Kakorlantas Irjen Istiono mengatakan yang menjadi permasalahan di Simpang Mengkreng adalah soal jarak antar perlintasan kereta api sebidang yang terlalu dekat. Akibatnya, kerap terjadi kemacetan di lokasi itu.
"Utama permasalahan di sini karena ada perlintasan satu bidang terlalu dekat, jarak koordinasi perlintasan satu bidang hanya 1 kilometer," kata Istiono dalam keterangannya, Selasa (10/12).
ADVERTISEMENT
SCROLL TO CONTINUE WITH CONTENT
"Ditambah lagi titik perlambatan karena ada titik orang jualan, ada pasar oleh-oleh ini menambah perlambatan di persimpangan ini," ujarnya.
Istiono mengatakan, untuk mengatasi penumpukan kendaraan di sekitar Simpang Mengkreng, personel lantas bakal dikerahkan untuk mengatur arus kendaraan. Terutama kendaraan yang menuju ke arah Jombang, Nganjuk, serta Kediri.
"Saya berharap tahun depan sudah direncanakan pembangunan jalan layang, agar tersolusikan permasalahan yang selalu terjadi di sini," ucapnya.
Istiono sebelumnya mengatakan pihaknya memfokuskan pengamanan perayaan Natal 2019 dan Tahun Baru 2020 di tiga titik pengamanan.
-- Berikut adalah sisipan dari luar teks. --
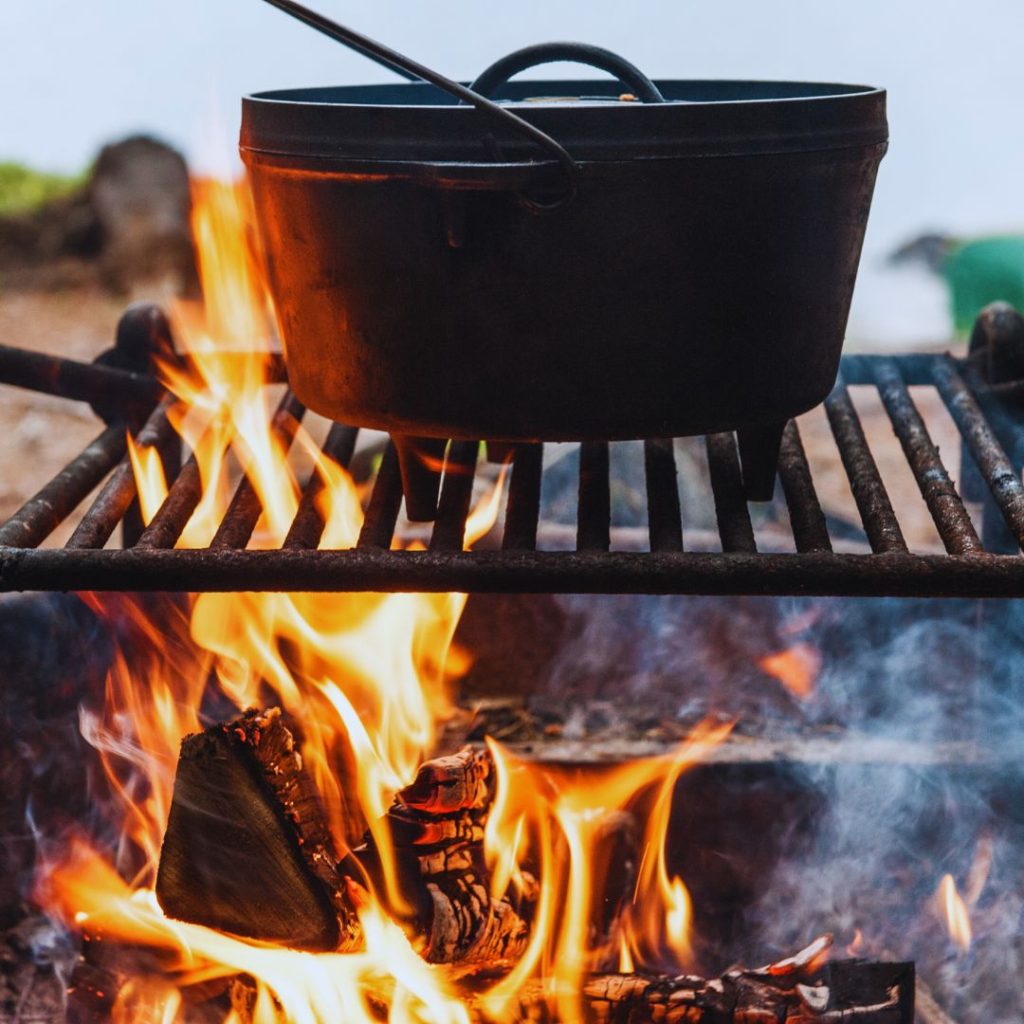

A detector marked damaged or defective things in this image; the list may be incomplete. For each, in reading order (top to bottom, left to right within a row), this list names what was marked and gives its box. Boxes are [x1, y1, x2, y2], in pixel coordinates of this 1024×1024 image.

rusty metal grate [2, 303, 1024, 598]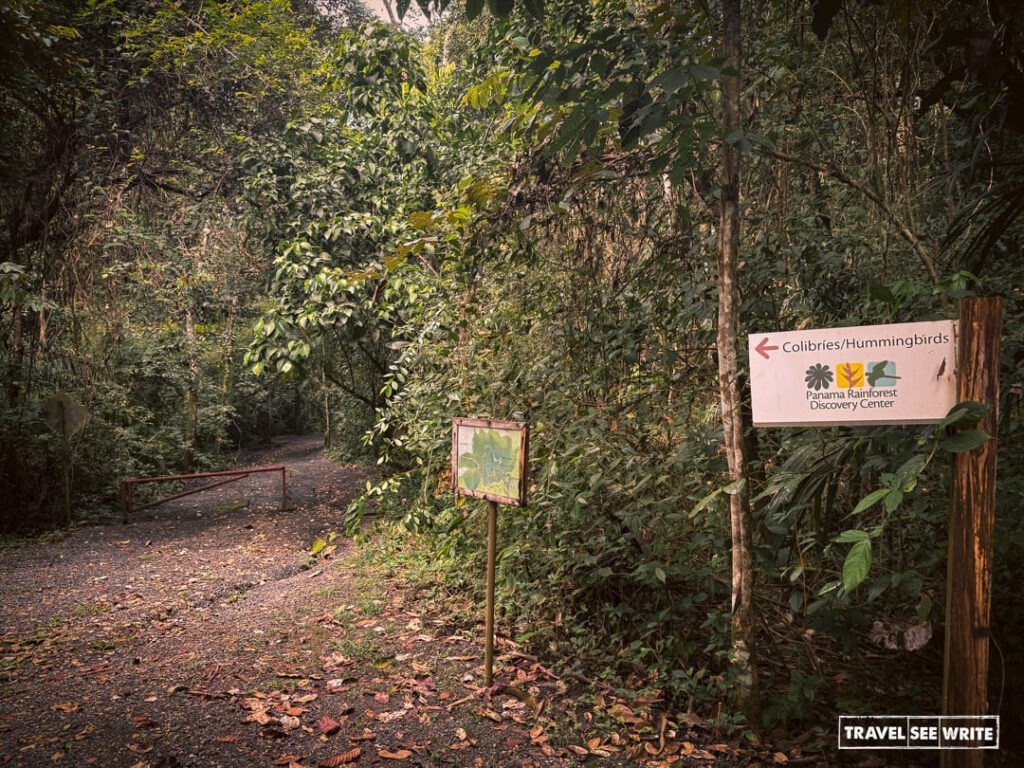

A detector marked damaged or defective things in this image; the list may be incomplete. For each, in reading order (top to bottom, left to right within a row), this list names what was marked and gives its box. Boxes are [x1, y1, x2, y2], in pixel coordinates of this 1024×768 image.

rusty metal barrier [121, 462, 286, 524]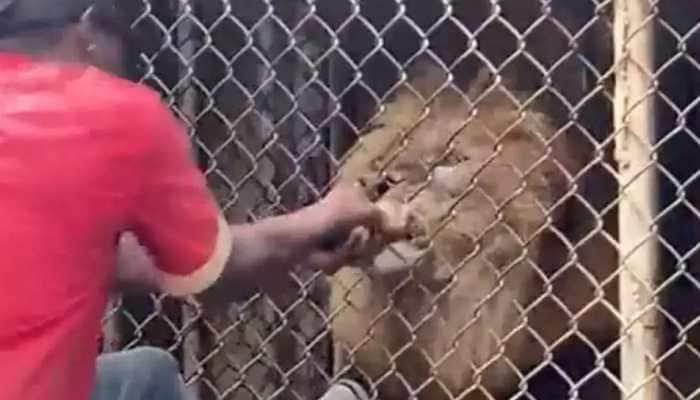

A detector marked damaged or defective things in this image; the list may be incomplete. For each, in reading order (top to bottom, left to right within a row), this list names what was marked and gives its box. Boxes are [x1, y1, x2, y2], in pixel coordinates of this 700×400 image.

rusty metal pole [616, 0, 660, 400]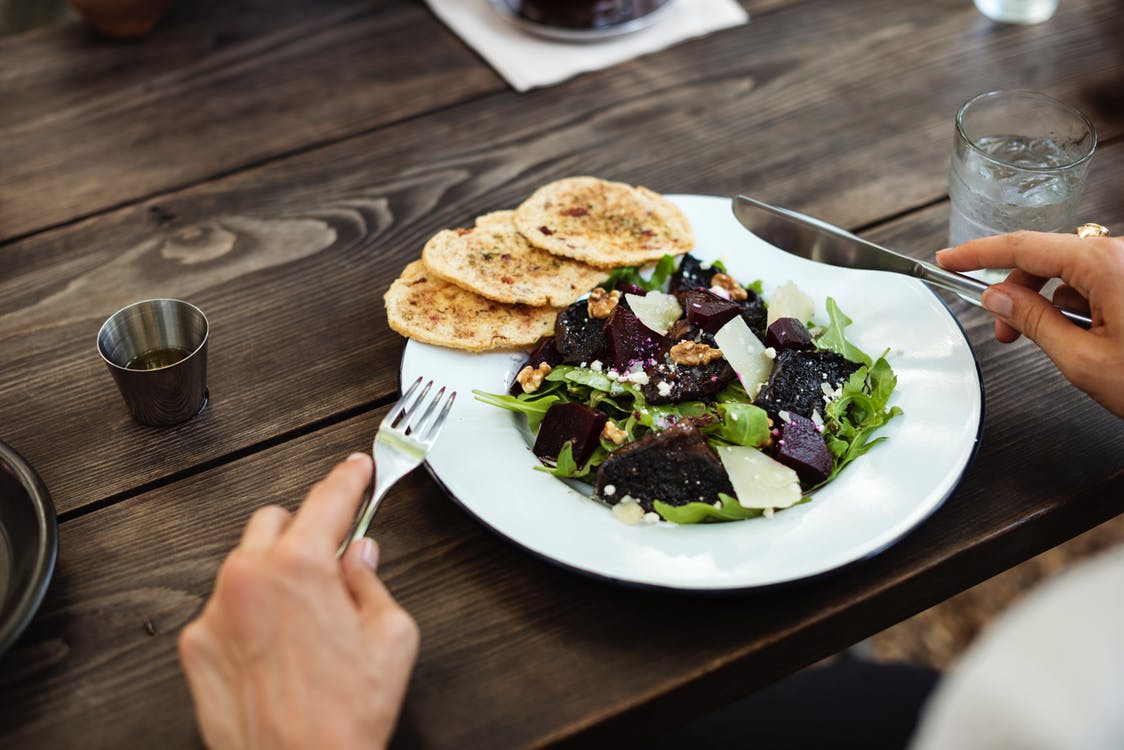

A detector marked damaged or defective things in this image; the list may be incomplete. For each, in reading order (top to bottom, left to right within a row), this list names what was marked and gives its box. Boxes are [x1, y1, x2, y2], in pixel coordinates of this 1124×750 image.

charred beet piece [665, 255, 710, 296]
charred beet piece [510, 339, 562, 395]
charred beet piece [555, 301, 606, 366]
charred beet piece [602, 305, 660, 373]
charred beet piece [642, 359, 737, 404]
charred beet piece [674, 290, 746, 332]
charred beet piece [737, 290, 773, 341]
charred beet piece [759, 317, 813, 353]
charred beet piece [755, 348, 858, 420]
charred beet piece [532, 402, 611, 465]
charred beet piece [593, 420, 732, 512]
charred beet piece [773, 413, 836, 490]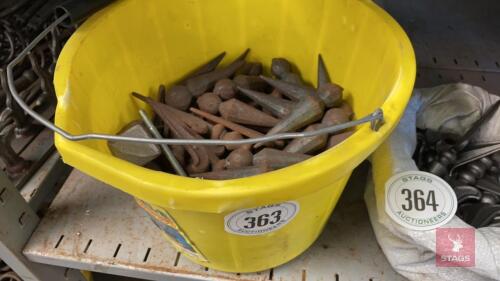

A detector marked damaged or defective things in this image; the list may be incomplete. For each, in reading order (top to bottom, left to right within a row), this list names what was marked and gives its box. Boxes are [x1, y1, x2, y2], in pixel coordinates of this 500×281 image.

pile of rusty metal stakes [0, 0, 74, 177]
rusty metal spike [132, 92, 208, 134]
rusty metal spike [163, 84, 192, 110]
rusty metal spike [184, 49, 227, 79]
rusty metal spike [195, 92, 221, 114]
rusty metal spike [186, 50, 250, 97]
rusty metal spike [213, 78, 236, 100]
rusty metal spike [189, 107, 264, 138]
pile of rusty metal stakes [110, 49, 354, 179]
rusty metal spike [220, 97, 280, 126]
rusty metal spike [233, 74, 270, 91]
rusty metal spike [237, 86, 294, 117]
rusty metal spike [272, 57, 292, 78]
rusty metal spike [258, 74, 312, 100]
rusty metal spike [256, 94, 326, 148]
rusty metal spike [316, 82, 344, 107]
rusty metal spike [322, 106, 350, 125]
rusty metal spike [108, 120, 161, 164]
rusty metal spike [286, 123, 328, 153]
rusty metal spike [328, 131, 356, 149]
rusty metal spike [224, 147, 252, 168]
rusty metal spike [254, 147, 312, 168]
pile of rusty metal stakes [414, 101, 500, 226]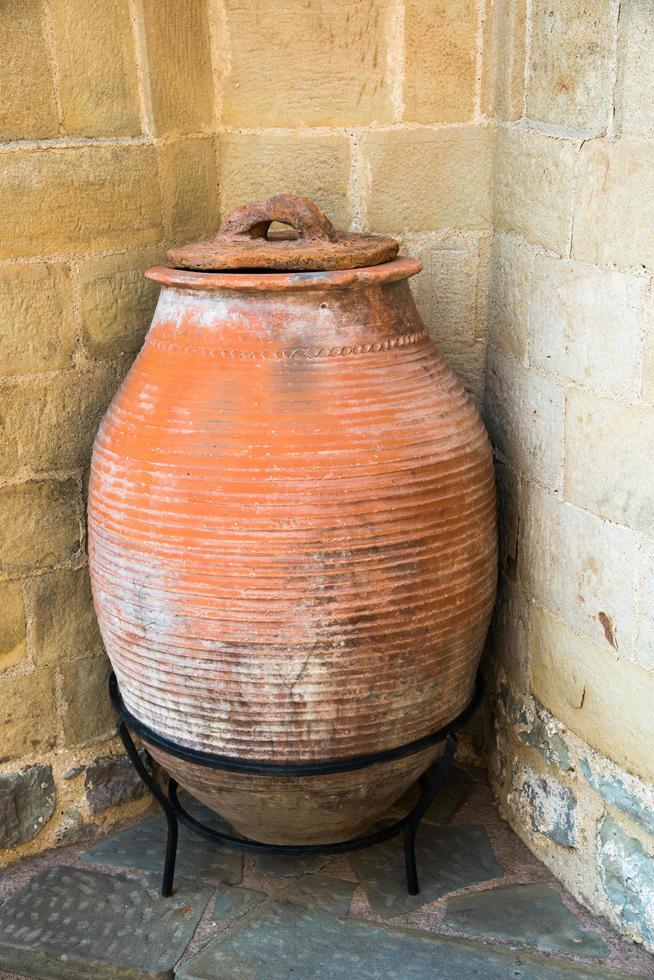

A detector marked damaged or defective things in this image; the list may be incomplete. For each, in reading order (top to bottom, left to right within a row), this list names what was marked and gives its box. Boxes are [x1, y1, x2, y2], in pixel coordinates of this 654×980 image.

rusty brown lid [165, 192, 400, 272]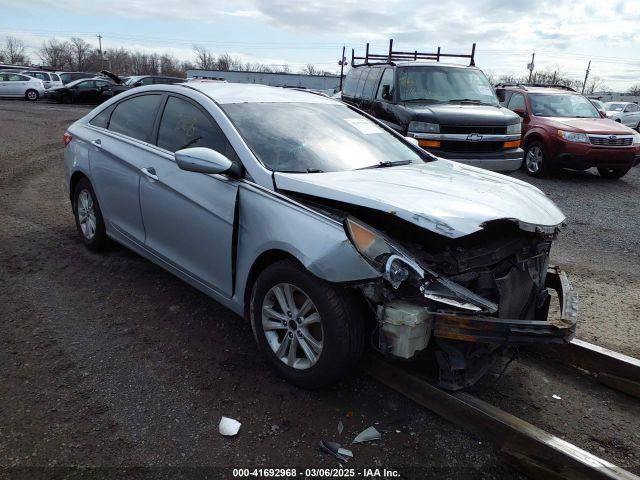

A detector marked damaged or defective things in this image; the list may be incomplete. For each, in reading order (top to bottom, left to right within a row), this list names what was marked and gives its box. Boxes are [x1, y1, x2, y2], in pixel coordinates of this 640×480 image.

damaged hyundai sonata [65, 81, 580, 390]
broken headlight [344, 218, 424, 288]
crumpled hood [276, 159, 564, 238]
crushed front bumper [432, 266, 576, 344]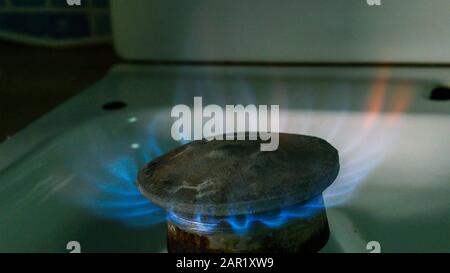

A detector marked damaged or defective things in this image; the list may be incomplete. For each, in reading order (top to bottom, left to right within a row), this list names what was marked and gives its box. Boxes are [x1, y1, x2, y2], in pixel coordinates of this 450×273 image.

rusty burner base [167, 204, 328, 251]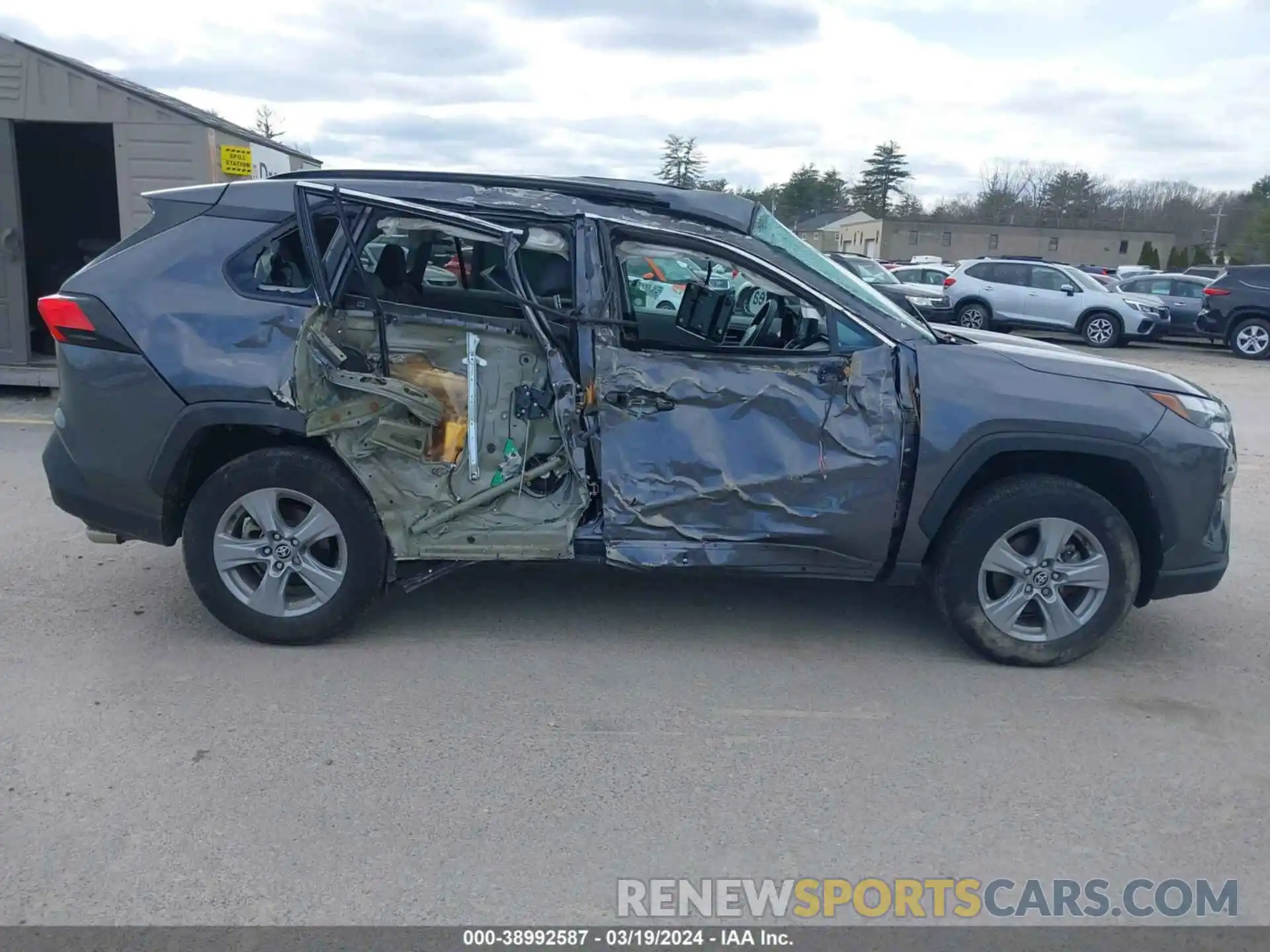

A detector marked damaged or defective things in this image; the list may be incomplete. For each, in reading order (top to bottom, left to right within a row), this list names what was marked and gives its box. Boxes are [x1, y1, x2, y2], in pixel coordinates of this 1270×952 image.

damaged rear door [288, 180, 590, 566]
severe side damage [296, 305, 590, 561]
damaged rear door [593, 230, 905, 576]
Ketiga titik itu di antaranya pelbagai jalur tol utama, rumah ibadah, dan kawasan wisata.
"Kami nanti tinggal cover wilayah tertentu yang kira-kira perlu penguatan, penebalan. Terutama di Jalur Pantura, Jalur Trans-Jawa, Trans-Sumatra, dan Jakarta," tutur Istiono, Senin (25/11). (dis/osc)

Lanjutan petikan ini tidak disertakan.